Spruce Creek Township is a township in Huntingdon County, Pennsylvania, United States. The population was 203 at the 2020 census.

Geography
According to the United States Census Bureau, the township has a total area of 8.2 square miles (21.4 km), of which 8.2 square miles (21.2 km)  is land and 0.1 square mile (0.2 km)  (0.73%) is water.

Demographics

As of the census of 2000, there were 263 people, 117 households, and 76 families residing in the township.  The population density was 32.1 people per square mile (12.4/km).  There were 146 housing units at an average density of 17.8/sq mi (6.9/km).  The racial makeup of the township was 100.00% White.

There were 117 households, out of which 29.9% had children under the age of 18 living with them, 54.7% were married couples living together, 7.7% had a female householder with no husband present, and 34.2% were non-families. 31.6% of all households were made up of individuals, and 11.1% had someone living alone who was 65 years of age or older.  The average household size was 2.25 and the average family size was 2.77.

In the township the population was spread out, with 21.3% under the age of 18, 5.3% from 18 to 24, 27.4% from 25 to 44, 33.8% from 45 to 64, and 12.2% who were 65 years of age or older.  The median age was 43 years. For every 100 females, there were 97.7 males.  For every 100 females age 18 and over, there were 89.9 males.

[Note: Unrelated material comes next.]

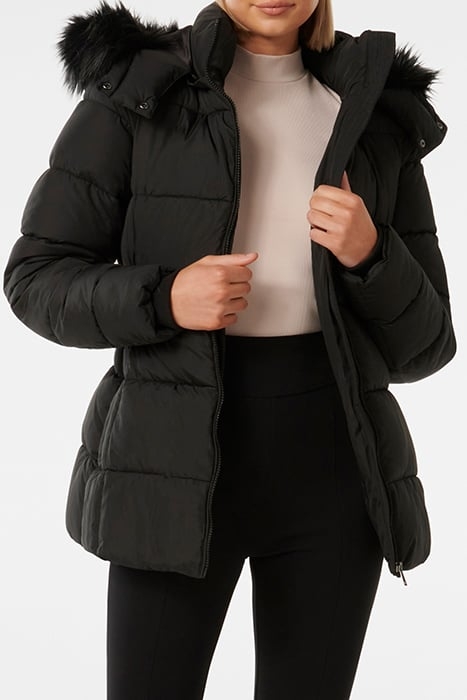 DANNIE MID LENGTH PUFFER COAT BLACK 5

The median income for a household in the township was $33,750, and the median income for a family was $47,188. Males had a median income of $30,156 versus $26,250 for females. The per capita income for the township was $18,148.  About 5.2% of families and 9.2% of the population were below the poverty line, including 3.4% of those under the age of eighteen and 11.5% of those sixty five or over.